Scientists Silence the Expression of Celiac Disease-causing Protein in Bread Wheat
October 1, 2010 |
Celiac disease (CD) is a digestive ailment that causes inability to absorb nutrients and poses immune response to gluten proteins present in wheat, barley and rye. The reaction is controlled by a group of white blood cells called T cells, which detects the presence of gluten. This disease is genetic, and the only treatment is to strictly abstain from eating food containing gluten. This led Javier Gil-Humanes of Consejo Superior de Investigaciones Cientificas (CSIC), Spain, and other scientists to use RNA interference (RNAi) to reduce the expression of gluten in bread wheat. They constructed a set of RNA sequences that makes a tight hairpin turn and expressed in the endosperm of bread wheat to silence the expression of gluten.

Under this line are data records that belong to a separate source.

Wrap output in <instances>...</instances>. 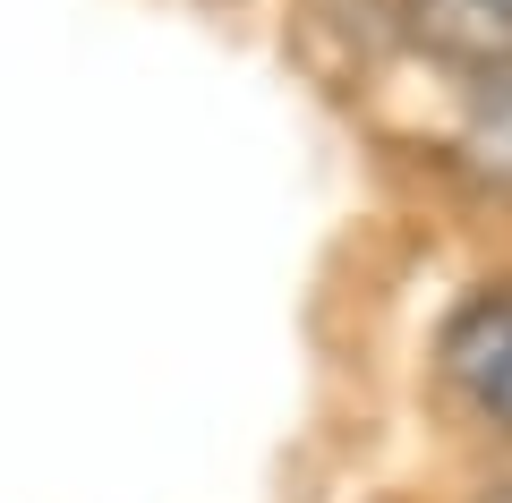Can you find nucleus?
<instances>
[{"instance_id": "nucleus-3", "label": "nucleus", "mask_w": 512, "mask_h": 503, "mask_svg": "<svg viewBox=\"0 0 512 503\" xmlns=\"http://www.w3.org/2000/svg\"><path fill=\"white\" fill-rule=\"evenodd\" d=\"M453 171L478 188V197L512 205V69L470 77L461 120H453Z\"/></svg>"}, {"instance_id": "nucleus-4", "label": "nucleus", "mask_w": 512, "mask_h": 503, "mask_svg": "<svg viewBox=\"0 0 512 503\" xmlns=\"http://www.w3.org/2000/svg\"><path fill=\"white\" fill-rule=\"evenodd\" d=\"M478 503H512V478H504V486H487V495H478Z\"/></svg>"}, {"instance_id": "nucleus-1", "label": "nucleus", "mask_w": 512, "mask_h": 503, "mask_svg": "<svg viewBox=\"0 0 512 503\" xmlns=\"http://www.w3.org/2000/svg\"><path fill=\"white\" fill-rule=\"evenodd\" d=\"M436 384L470 427L512 444V273L470 282L453 299V316L436 324Z\"/></svg>"}, {"instance_id": "nucleus-2", "label": "nucleus", "mask_w": 512, "mask_h": 503, "mask_svg": "<svg viewBox=\"0 0 512 503\" xmlns=\"http://www.w3.org/2000/svg\"><path fill=\"white\" fill-rule=\"evenodd\" d=\"M410 52H427L453 77L512 69V0H393Z\"/></svg>"}]
</instances>
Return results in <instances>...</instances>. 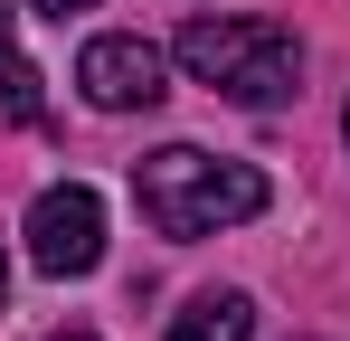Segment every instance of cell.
<instances>
[{
    "mask_svg": "<svg viewBox=\"0 0 350 341\" xmlns=\"http://www.w3.org/2000/svg\"><path fill=\"white\" fill-rule=\"evenodd\" d=\"M341 133H350V114H341Z\"/></svg>",
    "mask_w": 350,
    "mask_h": 341,
    "instance_id": "8fae6325",
    "label": "cell"
},
{
    "mask_svg": "<svg viewBox=\"0 0 350 341\" xmlns=\"http://www.w3.org/2000/svg\"><path fill=\"white\" fill-rule=\"evenodd\" d=\"M180 66L199 86H218L228 105H293L303 95V48L275 19H189L180 29Z\"/></svg>",
    "mask_w": 350,
    "mask_h": 341,
    "instance_id": "7a4b0ae2",
    "label": "cell"
},
{
    "mask_svg": "<svg viewBox=\"0 0 350 341\" xmlns=\"http://www.w3.org/2000/svg\"><path fill=\"white\" fill-rule=\"evenodd\" d=\"M0 294H10V256H0Z\"/></svg>",
    "mask_w": 350,
    "mask_h": 341,
    "instance_id": "9c48e42d",
    "label": "cell"
},
{
    "mask_svg": "<svg viewBox=\"0 0 350 341\" xmlns=\"http://www.w3.org/2000/svg\"><path fill=\"white\" fill-rule=\"evenodd\" d=\"M57 341H95V332H57Z\"/></svg>",
    "mask_w": 350,
    "mask_h": 341,
    "instance_id": "30bf717a",
    "label": "cell"
},
{
    "mask_svg": "<svg viewBox=\"0 0 350 341\" xmlns=\"http://www.w3.org/2000/svg\"><path fill=\"white\" fill-rule=\"evenodd\" d=\"M0 114H10V123H38V66H29V57H0Z\"/></svg>",
    "mask_w": 350,
    "mask_h": 341,
    "instance_id": "8992f818",
    "label": "cell"
},
{
    "mask_svg": "<svg viewBox=\"0 0 350 341\" xmlns=\"http://www.w3.org/2000/svg\"><path fill=\"white\" fill-rule=\"evenodd\" d=\"M76 86H85L95 114H152L171 95V57L152 38H133V29H114V38H85L76 48Z\"/></svg>",
    "mask_w": 350,
    "mask_h": 341,
    "instance_id": "3957f363",
    "label": "cell"
},
{
    "mask_svg": "<svg viewBox=\"0 0 350 341\" xmlns=\"http://www.w3.org/2000/svg\"><path fill=\"white\" fill-rule=\"evenodd\" d=\"M133 199H142V218L161 227L171 247H189V237H218V227L256 218L265 209V170L256 162H218L199 142H161L152 162H133Z\"/></svg>",
    "mask_w": 350,
    "mask_h": 341,
    "instance_id": "6da1fadb",
    "label": "cell"
},
{
    "mask_svg": "<svg viewBox=\"0 0 350 341\" xmlns=\"http://www.w3.org/2000/svg\"><path fill=\"white\" fill-rule=\"evenodd\" d=\"M246 332H256V303L228 294V284H218V294H189L171 313V341H246Z\"/></svg>",
    "mask_w": 350,
    "mask_h": 341,
    "instance_id": "5b68a950",
    "label": "cell"
},
{
    "mask_svg": "<svg viewBox=\"0 0 350 341\" xmlns=\"http://www.w3.org/2000/svg\"><path fill=\"white\" fill-rule=\"evenodd\" d=\"M29 256H38V275H95V266H105V199H95L85 180L38 190V209H29Z\"/></svg>",
    "mask_w": 350,
    "mask_h": 341,
    "instance_id": "277c9868",
    "label": "cell"
},
{
    "mask_svg": "<svg viewBox=\"0 0 350 341\" xmlns=\"http://www.w3.org/2000/svg\"><path fill=\"white\" fill-rule=\"evenodd\" d=\"M0 57H10V0H0Z\"/></svg>",
    "mask_w": 350,
    "mask_h": 341,
    "instance_id": "ba28073f",
    "label": "cell"
},
{
    "mask_svg": "<svg viewBox=\"0 0 350 341\" xmlns=\"http://www.w3.org/2000/svg\"><path fill=\"white\" fill-rule=\"evenodd\" d=\"M38 19H66V10H95V0H29Z\"/></svg>",
    "mask_w": 350,
    "mask_h": 341,
    "instance_id": "52a82bcc",
    "label": "cell"
}]
</instances>
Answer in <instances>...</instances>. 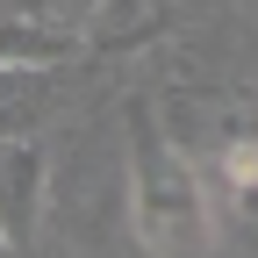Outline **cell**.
Wrapping results in <instances>:
<instances>
[{"label": "cell", "mask_w": 258, "mask_h": 258, "mask_svg": "<svg viewBox=\"0 0 258 258\" xmlns=\"http://www.w3.org/2000/svg\"><path fill=\"white\" fill-rule=\"evenodd\" d=\"M129 222H137L144 251L158 258H194L208 244V194L194 172V151L151 115V101L129 108Z\"/></svg>", "instance_id": "6da1fadb"}, {"label": "cell", "mask_w": 258, "mask_h": 258, "mask_svg": "<svg viewBox=\"0 0 258 258\" xmlns=\"http://www.w3.org/2000/svg\"><path fill=\"white\" fill-rule=\"evenodd\" d=\"M172 22V0H101L86 22V50H137V43H158Z\"/></svg>", "instance_id": "7a4b0ae2"}, {"label": "cell", "mask_w": 258, "mask_h": 258, "mask_svg": "<svg viewBox=\"0 0 258 258\" xmlns=\"http://www.w3.org/2000/svg\"><path fill=\"white\" fill-rule=\"evenodd\" d=\"M43 215V144L15 137L8 144V244H22Z\"/></svg>", "instance_id": "3957f363"}, {"label": "cell", "mask_w": 258, "mask_h": 258, "mask_svg": "<svg viewBox=\"0 0 258 258\" xmlns=\"http://www.w3.org/2000/svg\"><path fill=\"white\" fill-rule=\"evenodd\" d=\"M72 36H79V29L8 15V64H15V72H29V64H64V57H72Z\"/></svg>", "instance_id": "277c9868"}, {"label": "cell", "mask_w": 258, "mask_h": 258, "mask_svg": "<svg viewBox=\"0 0 258 258\" xmlns=\"http://www.w3.org/2000/svg\"><path fill=\"white\" fill-rule=\"evenodd\" d=\"M101 0H8V15H29V22H57V29H79L86 36V22Z\"/></svg>", "instance_id": "5b68a950"}]
</instances>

The researchers observed that the expression of gluten was significantly reduced in the transgenic lines of bread wheat. The total gluten produced were extracted and tested for ability to react with T cell clones from CD patients. For the five transgenic lines, there was a 10-100 times decrease in the amount of antigenic determinants produced. The total gluten extracts failed to react with T cell for three of the transgenic lines, and reduced responses were observed in another three transgenic lines. Therefore, reduction in the expression of gluten by RNAi can be used to produce wheat lines with low levels of toxicity for CD patients.